§ What needs to be done: Extract the part of the passage below on data center water use from "Too often, I" to "rest of us.", copying it word for word.

§ Reading passage:
::::::
Too often, I hear people say the number one reason they’re against data center development is water use. Heatmap’s data shows water consumption is historically the reason cited most often by activists when opposing projects. This complaint, they often say, is rooted in the fear that this nascent buildout of AI infrastructure will simply draw so much H2O it will leave little liquid left for the rest of us.
I spent weeks trying to understand how real the water use problem is when it comes to data centers, reading research and speaking to some of the world’s leading academics, large tech firms, and environmental advocates to make my best attempt at answering some of the most important questions being asked about data centers.
Before I jump into this thicket, a few caveats. I’m not going to address the host of water pollution concerns many have raised about data centers because that is for a future article. If you want me to dissect how Rep. Alexandria Ocasio-Cortez got a jar of dirty water near a Meta data center, that was poor construction practices – not a data center’s water demand. By that same token, if you're itching for me to find out how much PFAS is in data center water, I’m not delving into that here, though I’ll just say PFAS is everywhere and isn’t a data center-specific issue.
So are there problems with AI data centers’ water use? Yes. Are data centers using too much water for society to handle? It depends on what “too much” means to you. Is the AI data center boom going to usher in a new era of drought across the United States? Probably not, but there’s a few places we should be mindful of.
::::::
Collected data:
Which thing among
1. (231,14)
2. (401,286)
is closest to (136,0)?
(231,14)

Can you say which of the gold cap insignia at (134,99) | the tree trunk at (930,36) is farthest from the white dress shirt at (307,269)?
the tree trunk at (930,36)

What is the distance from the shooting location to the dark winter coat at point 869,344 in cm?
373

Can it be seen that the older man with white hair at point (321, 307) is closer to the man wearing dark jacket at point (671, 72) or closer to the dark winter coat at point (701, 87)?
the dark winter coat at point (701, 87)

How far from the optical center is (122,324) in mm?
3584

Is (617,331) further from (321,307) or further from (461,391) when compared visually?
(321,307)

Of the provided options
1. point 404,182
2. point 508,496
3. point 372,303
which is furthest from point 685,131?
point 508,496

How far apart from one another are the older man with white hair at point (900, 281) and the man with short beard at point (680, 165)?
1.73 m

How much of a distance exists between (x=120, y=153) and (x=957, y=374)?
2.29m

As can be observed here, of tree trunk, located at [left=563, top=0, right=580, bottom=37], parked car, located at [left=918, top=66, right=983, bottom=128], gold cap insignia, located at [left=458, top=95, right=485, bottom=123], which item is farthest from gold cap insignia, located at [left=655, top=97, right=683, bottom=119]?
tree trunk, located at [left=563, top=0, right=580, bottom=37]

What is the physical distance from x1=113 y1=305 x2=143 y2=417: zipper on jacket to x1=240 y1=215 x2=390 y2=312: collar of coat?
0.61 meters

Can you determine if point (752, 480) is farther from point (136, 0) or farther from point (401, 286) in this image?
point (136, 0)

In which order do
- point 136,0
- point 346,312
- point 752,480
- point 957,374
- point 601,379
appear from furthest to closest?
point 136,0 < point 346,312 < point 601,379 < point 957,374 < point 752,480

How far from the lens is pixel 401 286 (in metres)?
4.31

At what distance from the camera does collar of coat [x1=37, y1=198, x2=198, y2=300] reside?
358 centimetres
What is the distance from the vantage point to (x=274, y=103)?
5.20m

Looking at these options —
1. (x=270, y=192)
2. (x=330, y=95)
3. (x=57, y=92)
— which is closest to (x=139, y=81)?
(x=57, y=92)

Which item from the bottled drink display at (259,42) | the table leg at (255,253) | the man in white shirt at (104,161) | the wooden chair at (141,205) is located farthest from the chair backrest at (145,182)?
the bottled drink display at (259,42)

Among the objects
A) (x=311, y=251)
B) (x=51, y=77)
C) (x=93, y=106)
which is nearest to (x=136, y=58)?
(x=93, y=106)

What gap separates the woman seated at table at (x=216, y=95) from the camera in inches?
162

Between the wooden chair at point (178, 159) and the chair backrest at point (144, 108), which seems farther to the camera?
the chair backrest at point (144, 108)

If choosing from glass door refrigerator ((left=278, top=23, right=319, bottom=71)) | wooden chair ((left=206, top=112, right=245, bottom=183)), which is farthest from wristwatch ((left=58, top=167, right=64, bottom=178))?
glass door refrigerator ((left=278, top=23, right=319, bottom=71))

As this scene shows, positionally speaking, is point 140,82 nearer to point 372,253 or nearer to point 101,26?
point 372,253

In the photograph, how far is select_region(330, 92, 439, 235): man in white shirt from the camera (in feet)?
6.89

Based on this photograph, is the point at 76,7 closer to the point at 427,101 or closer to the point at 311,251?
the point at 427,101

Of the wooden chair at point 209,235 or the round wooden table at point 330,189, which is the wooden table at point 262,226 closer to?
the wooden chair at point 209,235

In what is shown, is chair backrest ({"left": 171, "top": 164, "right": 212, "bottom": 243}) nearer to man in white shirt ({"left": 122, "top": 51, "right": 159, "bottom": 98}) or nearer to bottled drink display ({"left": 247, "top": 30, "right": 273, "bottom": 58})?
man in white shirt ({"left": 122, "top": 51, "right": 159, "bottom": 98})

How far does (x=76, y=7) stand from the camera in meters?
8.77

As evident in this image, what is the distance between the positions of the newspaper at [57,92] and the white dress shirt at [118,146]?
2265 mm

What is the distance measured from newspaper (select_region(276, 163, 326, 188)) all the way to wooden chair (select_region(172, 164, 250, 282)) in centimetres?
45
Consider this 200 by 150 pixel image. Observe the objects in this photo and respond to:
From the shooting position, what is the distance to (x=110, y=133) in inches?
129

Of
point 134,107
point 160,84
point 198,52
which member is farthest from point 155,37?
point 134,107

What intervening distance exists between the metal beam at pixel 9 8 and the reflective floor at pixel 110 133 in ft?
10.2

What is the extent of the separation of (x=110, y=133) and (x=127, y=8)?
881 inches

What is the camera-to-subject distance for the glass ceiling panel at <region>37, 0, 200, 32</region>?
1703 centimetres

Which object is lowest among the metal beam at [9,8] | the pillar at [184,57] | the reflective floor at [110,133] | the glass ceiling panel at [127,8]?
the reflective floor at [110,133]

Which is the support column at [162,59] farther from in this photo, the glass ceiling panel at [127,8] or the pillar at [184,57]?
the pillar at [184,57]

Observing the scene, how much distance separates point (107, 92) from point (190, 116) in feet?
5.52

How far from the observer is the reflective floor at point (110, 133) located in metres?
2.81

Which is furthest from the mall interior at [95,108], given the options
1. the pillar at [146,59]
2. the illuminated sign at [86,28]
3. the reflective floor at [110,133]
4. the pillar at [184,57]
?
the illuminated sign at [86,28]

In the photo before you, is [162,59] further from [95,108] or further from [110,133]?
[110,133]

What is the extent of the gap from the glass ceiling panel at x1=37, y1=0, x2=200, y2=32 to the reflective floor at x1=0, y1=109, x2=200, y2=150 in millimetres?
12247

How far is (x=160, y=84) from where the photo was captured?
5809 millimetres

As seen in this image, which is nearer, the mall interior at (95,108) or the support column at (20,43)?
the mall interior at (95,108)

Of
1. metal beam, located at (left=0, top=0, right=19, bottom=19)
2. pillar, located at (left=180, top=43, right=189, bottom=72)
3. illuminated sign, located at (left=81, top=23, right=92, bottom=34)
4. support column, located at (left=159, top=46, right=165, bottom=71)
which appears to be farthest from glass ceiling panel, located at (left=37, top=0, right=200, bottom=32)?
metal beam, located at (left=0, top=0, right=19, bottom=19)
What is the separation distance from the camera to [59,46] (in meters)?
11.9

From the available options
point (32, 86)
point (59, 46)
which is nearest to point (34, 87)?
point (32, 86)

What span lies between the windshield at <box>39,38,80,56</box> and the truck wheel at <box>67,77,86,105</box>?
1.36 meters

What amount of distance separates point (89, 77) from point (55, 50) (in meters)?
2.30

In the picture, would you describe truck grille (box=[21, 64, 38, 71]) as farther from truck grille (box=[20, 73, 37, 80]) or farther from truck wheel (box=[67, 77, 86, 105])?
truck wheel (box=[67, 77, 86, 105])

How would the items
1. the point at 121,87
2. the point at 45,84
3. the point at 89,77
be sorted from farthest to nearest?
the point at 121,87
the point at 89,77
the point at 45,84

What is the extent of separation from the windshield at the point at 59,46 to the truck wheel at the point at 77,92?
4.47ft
::::::
§ Expected answer:
Too often, I hear people say the number one reason they’re against data center development is water use. Heatmap’s data shows water consumption is historically the reason cited most often by activists when opposing projects. This complaint, they often say, is rooted in the fear that this nascent buildout of AI infrastructure will simply draw so much H2O it will leave little liquid left for the rest of us.